Por: Bianca Lizbeth Pérez Morales
Enero 2010
Joven indeciso, que vagas por la vida con toda tú fe, ya perdida, con todos tus valores pisoteados por errores que poco a poco, sabes te cobrara el destino.
No puedes entender porque tu reflejo es tan diferente, porque caminas por el mundo manteniendo una sonrisa, animando corazones quejumbrosos y al mismo tiempo haciendo tanto daño. Tratando tan solo de existir y no de vivir.
Acaso crees, que: ¿lo que llevas, es vida? Tus lágrimas ya tan solo me dan risa. Tu falsa hermosura es tan falsa como la bondad que dicen refleja tu alma. Tu amor al prójimo, no es mayor al amor por ti mismo, ni mayor a tu egoísmo.

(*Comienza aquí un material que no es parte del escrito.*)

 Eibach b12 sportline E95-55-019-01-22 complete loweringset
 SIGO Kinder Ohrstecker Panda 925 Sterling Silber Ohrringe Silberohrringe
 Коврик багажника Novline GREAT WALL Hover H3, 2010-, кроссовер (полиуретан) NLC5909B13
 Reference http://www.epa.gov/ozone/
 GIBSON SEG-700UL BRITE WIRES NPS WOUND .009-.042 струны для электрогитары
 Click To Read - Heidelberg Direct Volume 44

¿Por qué haces lo que no anhelas? ¿Por qué te pisoteas a ti mismo? ¿Dónde quedaron tus sueños? ¿Por qué murió en ti el optimismo?
Dime: ¿Qué te ha faltado? Gracias a Dios, estas sano, tienes madre y hermanos, conoces de la vida mucho más que cualquiera a tus años, la ignorancia nunca te ha alcanzado y tus capacidades se te han premiado.

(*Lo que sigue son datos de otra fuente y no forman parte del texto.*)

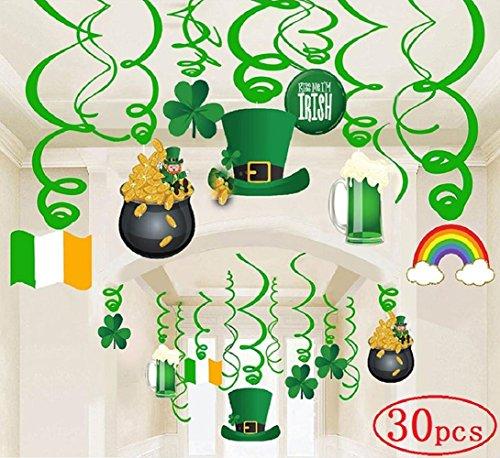 with Green Beer Novelties design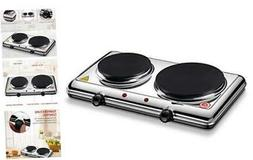 Homeleader Hot Plate for Cooking Electric, Double Burner wit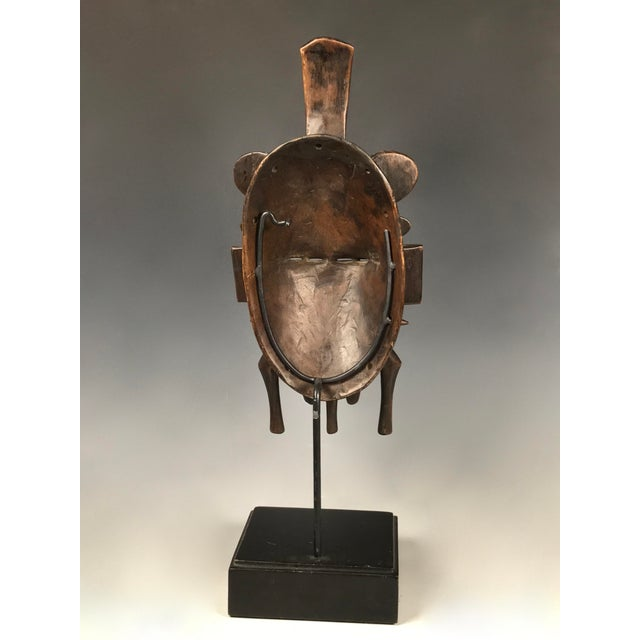 Metal African Art Double Face Senufo Mask For Sale - Image 7 of 7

Educación, familia, amigos, amor y religión.
Factores que te rodean día a día y que llenan de temores tus decisiones.
Sé que no buscas lastimar, que el perdón siempre ha sido tu pilar y que el rencor jamás conocerás.
Pero aprende a vivir teniendo alegrías las cuales compartir, buscando un cimiento por el cual luchar y una base muy fuerte que nunca dejes aplastar por alguien más.
Confía en ti mismo, pon en marcha un plan, recupera la fe y nunca dejes de creer, no existe en esta vida algo que te pueda vencer. Tan solo Dios tiene el poder.